— Исходный текст —
#####
Но все же соседи сильно стесняли, и облегчало только то, что они, по костюмам, не считали нас птицами высокого полета. Как только стемнело, пассажиры улеглись спать, и скоро со всех концов стал раздаваться непринужденный храп и сопение. Ночью, когда поезд остановился на какой‑то маленькой станции, мы были внезапно разбужены пьяными криками и песнями на платформе. Затем двери вагона раскрылись, и ввалилась пьяная ватага солдат, которая провожала своего фельдфебеля, уволенного в запас. Не видя свободных мест, ретивые провожатели подняли крик, что они «кровь проливали за отечество», а вагон набит штатской публикой и нет места «ероям». Никто не реагировал на такой призыв, и все продолжали лежать. Это разозлило солдат, и один из них подал мысль силой очистить место, а штатских выбросить вон.
Сам же провожаемый был до такой степени пьян, что ничего не понимал и еле стоял на ногах. Когда эта угроза не подействовала, солдаты окончательно озлились, и почувствовалась серьезная опасность, как бы не пришлось вступать с «ероями» в бой. Была еще маленькая надежда, что поезд сейчас тронется и провожающим придется поспешно вылезать. Во всяком случае, момент создался критический. Вдруг сверху кто‑то сказал, что там имеется свободное место, и в тот же момент раздался спасительный звонок. Солдаты сразу же позабыли свои воинственные намерения и бросились прощаться с фельдфебелем и втаскивать его на третий этаж нашего купе. Это оказалось нелегкой задачей, так как он сам совершенно не был способен действовать руками и ногами. Наконец при содействии ближайших пассажиров его втащили, и последние солдаты выбежали. Только тогда все успокоились, и послышался мирный храп.
|
Под утро поезд опять стал подходить к станции и при этом, резко затормозив, остановился с сильным толчком. В тот момент сверху кто‑то стремительно полетел на пол, ударяясь о нары. Посмотрев вниз, я увидел вчерашнего фельдфебеля, который сидел в проходе и с растерянной рожей чесал затылок и бока. Его лицо выражало такое неподдельное удивление и испуг, что без смеха нельзя было смотреть. Очевидно, он решительно ничего не помнил, как его приволокли в вагон, втащили на нары и как тронулся поезд. Очухался он только теперь, да и то после падения на пол. Минуты две обводил он окружающих недоумевающими глазами и все тер затылок, пока один сердобольный купец не спросил его сочувственно: «Что, зашибся, служивый?». Тогда «служивый» пришел в себя и попросил пить, а после этого спросил: где он и что с ним.
|
Когда ему все объяснили, он окончательно пришел в себя, и, узнав, что мы за ночь далеко отъехали от его станции, очень обрадовался. Он оказался милым человеком, скромно лежал наверху и с удовольствием доставал кипяток.
#####
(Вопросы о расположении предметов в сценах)
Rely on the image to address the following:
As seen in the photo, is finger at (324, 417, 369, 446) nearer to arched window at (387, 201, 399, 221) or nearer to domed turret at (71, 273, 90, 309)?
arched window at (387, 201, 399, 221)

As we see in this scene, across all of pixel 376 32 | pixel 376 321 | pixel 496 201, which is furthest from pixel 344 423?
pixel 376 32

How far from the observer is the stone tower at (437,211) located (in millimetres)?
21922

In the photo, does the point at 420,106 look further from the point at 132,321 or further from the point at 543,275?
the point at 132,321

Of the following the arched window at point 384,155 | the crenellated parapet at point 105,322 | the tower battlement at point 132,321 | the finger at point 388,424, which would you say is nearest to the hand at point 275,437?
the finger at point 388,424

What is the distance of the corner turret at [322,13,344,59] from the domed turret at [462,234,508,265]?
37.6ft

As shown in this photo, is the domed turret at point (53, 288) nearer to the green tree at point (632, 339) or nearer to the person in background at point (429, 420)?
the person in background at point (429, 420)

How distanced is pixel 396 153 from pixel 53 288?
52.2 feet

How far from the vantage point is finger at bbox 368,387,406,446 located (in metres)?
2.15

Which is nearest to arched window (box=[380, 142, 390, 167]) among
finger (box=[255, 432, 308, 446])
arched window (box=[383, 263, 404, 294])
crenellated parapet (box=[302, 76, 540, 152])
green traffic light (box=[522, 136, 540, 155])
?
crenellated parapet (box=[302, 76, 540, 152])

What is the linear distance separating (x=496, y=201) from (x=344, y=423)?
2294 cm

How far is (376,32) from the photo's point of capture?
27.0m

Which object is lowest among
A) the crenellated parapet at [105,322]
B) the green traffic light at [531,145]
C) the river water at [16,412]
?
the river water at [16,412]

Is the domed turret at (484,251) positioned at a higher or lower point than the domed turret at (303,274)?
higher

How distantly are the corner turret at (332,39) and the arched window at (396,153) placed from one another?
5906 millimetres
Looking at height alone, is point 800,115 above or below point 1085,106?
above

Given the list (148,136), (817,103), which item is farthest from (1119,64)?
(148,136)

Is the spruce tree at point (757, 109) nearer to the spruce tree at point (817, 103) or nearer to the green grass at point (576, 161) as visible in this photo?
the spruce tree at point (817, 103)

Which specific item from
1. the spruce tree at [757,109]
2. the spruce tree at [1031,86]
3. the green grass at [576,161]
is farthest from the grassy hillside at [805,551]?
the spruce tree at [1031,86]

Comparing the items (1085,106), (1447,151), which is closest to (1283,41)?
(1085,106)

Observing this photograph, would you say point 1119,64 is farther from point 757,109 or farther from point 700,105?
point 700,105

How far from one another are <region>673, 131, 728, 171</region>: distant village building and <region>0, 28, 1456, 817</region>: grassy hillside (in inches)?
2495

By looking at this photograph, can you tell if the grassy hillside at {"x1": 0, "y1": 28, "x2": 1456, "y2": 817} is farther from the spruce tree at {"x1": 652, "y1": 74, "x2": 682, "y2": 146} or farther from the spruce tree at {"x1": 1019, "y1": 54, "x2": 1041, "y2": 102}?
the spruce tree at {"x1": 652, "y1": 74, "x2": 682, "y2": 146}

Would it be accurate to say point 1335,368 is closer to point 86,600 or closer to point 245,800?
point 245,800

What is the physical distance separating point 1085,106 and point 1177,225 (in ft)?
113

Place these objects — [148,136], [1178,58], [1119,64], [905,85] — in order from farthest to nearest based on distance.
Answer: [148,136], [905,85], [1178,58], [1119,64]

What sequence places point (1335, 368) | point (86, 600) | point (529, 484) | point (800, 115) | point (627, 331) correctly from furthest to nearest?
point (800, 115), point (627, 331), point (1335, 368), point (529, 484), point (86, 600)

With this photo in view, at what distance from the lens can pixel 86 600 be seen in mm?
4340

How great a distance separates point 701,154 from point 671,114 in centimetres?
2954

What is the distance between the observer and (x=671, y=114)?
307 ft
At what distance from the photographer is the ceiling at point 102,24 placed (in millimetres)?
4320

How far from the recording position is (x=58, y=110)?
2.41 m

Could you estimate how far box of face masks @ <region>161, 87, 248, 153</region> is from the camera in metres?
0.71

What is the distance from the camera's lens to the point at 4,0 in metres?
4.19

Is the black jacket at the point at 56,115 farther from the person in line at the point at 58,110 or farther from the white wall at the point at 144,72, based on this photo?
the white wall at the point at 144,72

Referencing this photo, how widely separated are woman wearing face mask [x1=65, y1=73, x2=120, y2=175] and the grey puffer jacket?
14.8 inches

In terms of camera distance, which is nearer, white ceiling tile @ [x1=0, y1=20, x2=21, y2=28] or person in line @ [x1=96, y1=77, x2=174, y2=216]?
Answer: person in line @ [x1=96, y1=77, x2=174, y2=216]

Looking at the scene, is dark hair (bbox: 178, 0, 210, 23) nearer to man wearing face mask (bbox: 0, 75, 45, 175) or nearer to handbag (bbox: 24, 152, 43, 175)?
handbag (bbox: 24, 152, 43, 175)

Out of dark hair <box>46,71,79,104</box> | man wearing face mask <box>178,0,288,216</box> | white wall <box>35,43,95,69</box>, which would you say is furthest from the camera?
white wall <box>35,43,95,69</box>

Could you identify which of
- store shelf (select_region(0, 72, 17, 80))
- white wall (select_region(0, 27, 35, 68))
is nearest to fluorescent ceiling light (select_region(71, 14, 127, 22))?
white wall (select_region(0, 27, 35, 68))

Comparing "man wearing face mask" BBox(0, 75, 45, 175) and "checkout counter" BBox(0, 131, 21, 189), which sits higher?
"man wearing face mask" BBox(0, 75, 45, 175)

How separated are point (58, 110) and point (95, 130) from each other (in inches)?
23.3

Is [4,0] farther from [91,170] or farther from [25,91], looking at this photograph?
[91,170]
#####
Напишите продолжение рассказа о ночи в поезде и пьяном фельдфебеле, начав сразу после последнего предложения исходного текста. Эти записи здесь никакой роли не играют.

— Результат выполнения —
На следующий день добрались до Верхне‑Удинска, где снова пересаживались и попали во второй класс, так как публики стало меньше и мест хватало на всех, но вагон попался теплый, хотя и страшно грязный. До Мысовки все шло гладко, и только, когда поезд пошел по недавно открытой Круго‑Байкальской ветке, стало обнаруживаться, что с паровозом что‑то неладно. Он выделывал удивительные вещи: то несся с невероятной быстротой, то вдруг замедлял ход, потом опять прибавлял. Все перемены скоростей делались так неожиданно и резко, что вагоны сталкивались буферами, багаж сыпался с сеток и пассажиры стукались о спинки сидений. При остановках было и того хуже. Казалось, что машинисту доставляло огромное удовольствие заниматься такими экспериментами. Ничего не поделаешь, пришлось приспособляться к его нраву и, видя приближение станции, вставать, за что‑нибудь хвататься и придерживать багаж.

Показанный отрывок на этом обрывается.